What if Australia were to stop farming? At approximately 3% of gross domestic product, the removal of agriculture from the economy would be a significant hit. It would affect our balance of payments — 60% of agricultural produce is exported and it contributes 13% of Australia’s export revenue.

Towns that are slowly dying would collapse, jobs would go. But really the scandal of this thought goes beyond economics and into the very soul of the nation. The crucial insight to emerge from such a thought-experiment is that agriculture in Australia is a religion — it is as much a religion as it is an industry.

The powerful ideological connection between Australia and agriculture is being increasingly and diversely scrutinised and comes to the fore in Charles Massy’s iconoclastic epic, Call of the Reed Warbler: A New Agriculture, A New Earth (2017), which throws into question 200 years of assumptions about what it means to graze animals in Australia.

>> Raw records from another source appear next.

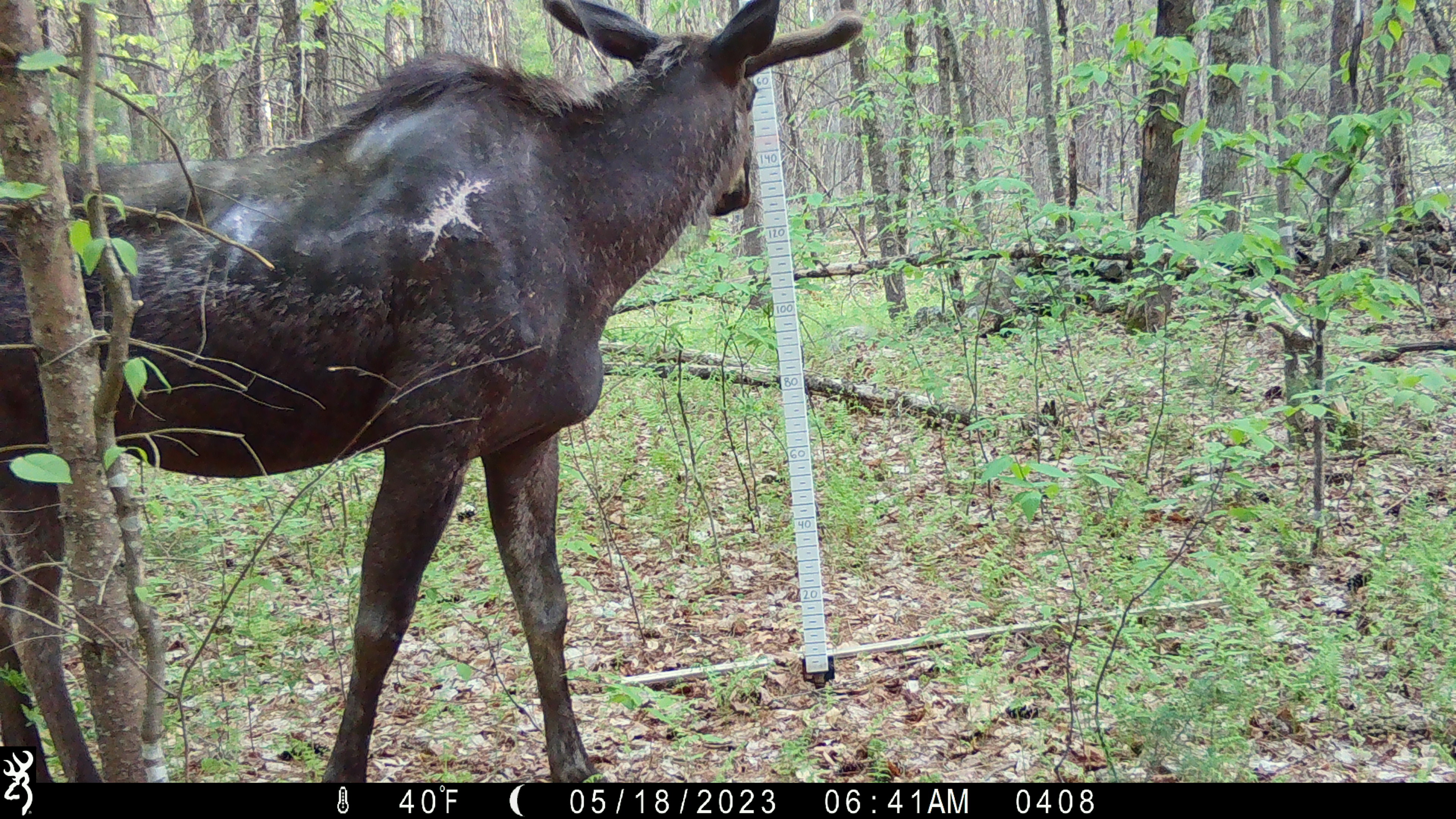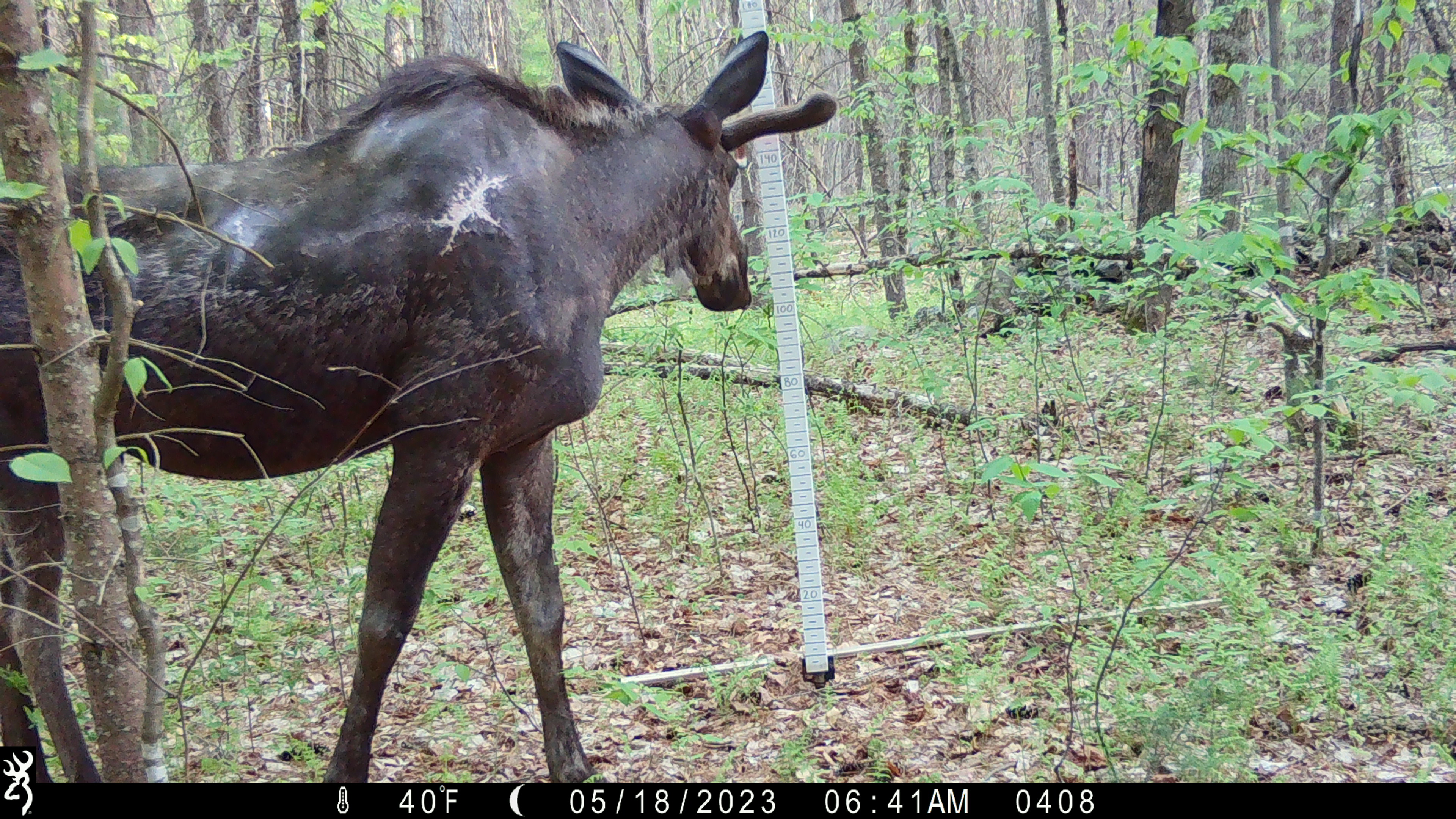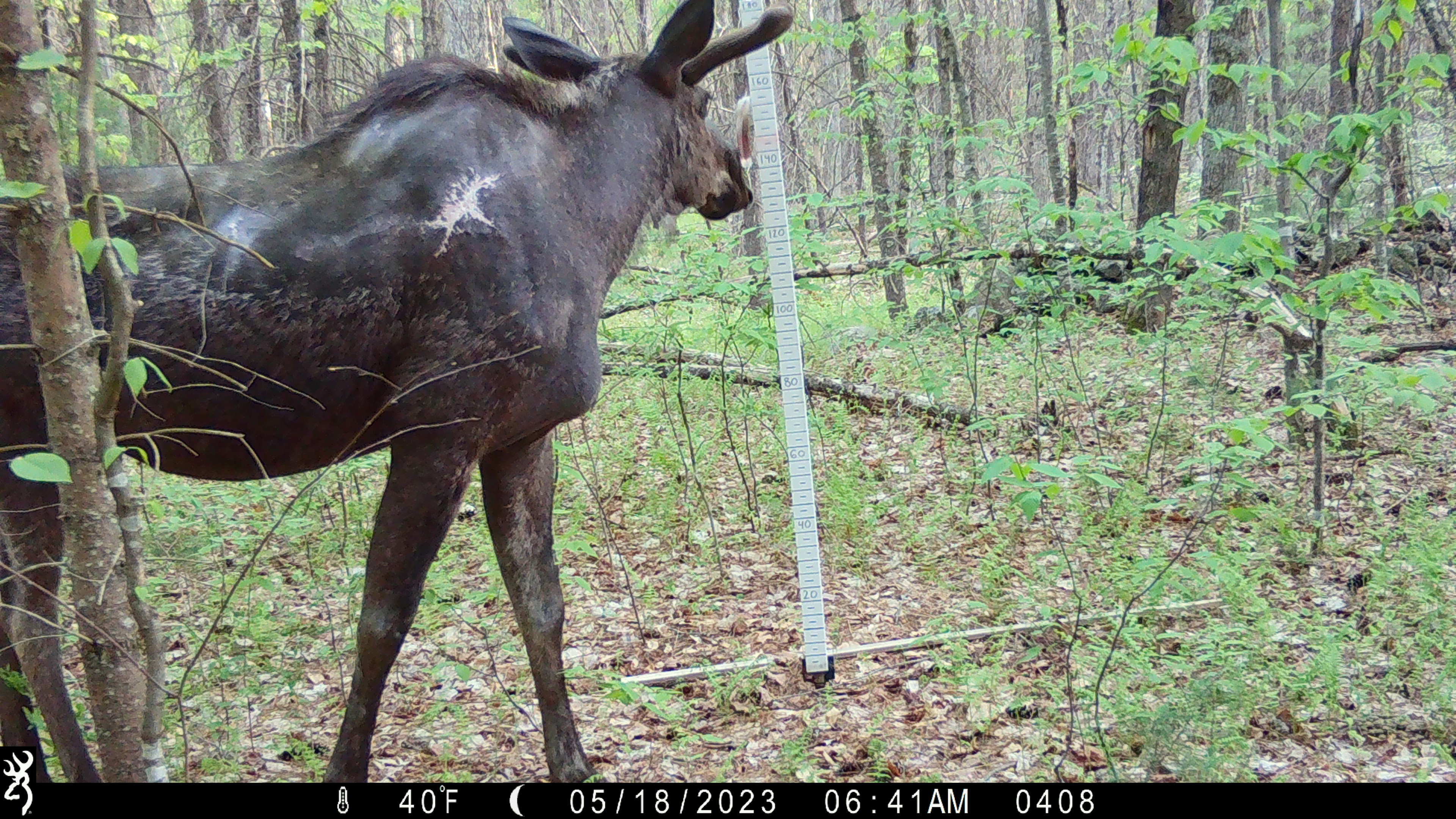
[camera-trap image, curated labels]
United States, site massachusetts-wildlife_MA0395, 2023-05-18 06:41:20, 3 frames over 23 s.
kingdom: Animalia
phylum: Chordata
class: Mammalia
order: Artiodactyla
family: Cervidae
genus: Alces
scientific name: Alces alces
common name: moose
Moose (Alces alces).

Massy’s joins a spate of recent books that seek to recast the basic assumptions on which Australian agriculture was built. They include Don Watson’s The Bush (2016), Bruce Pascoe’s Dark Emu, Black Seeds: Agriculture or Accident? (2014) (which has recently been turned into dance by Bangarra) and Bill Gammage’s The Biggest Estate on Earth: How Aborigines Made Australia (2012). If agriculture is a religion in Australia, these writers are its heresiarchs.

It is a truism that Australia, overwhelmingly urban for most of its modern history, draws its identity disproportionately from “the land”. Those Qantas television advertisements with choirs of angelic children strewn elegantly in front of Uluru or the Twelve Apostles trade on the basic fact that Australians identify and want to be identified with the continent itself.

In this sense, Australia (the continent, the land, the soil, the bush) is imagined as a metaphysical substance which gives unity, meaning and destiny to what might otherwise seem like a collection of recently federated settler colonies, formed to extract resources for the benefit of a once powerful European nation state. The practice of agriculture is central to the belief that Australians as a people are expressive of Australia, the metaphysical ideal. Without this connection between agriculture and Australianness, we couldn’t make sense of such fashion icons as Akubra, Blundstone, Driza-Bone and R.M. Williams.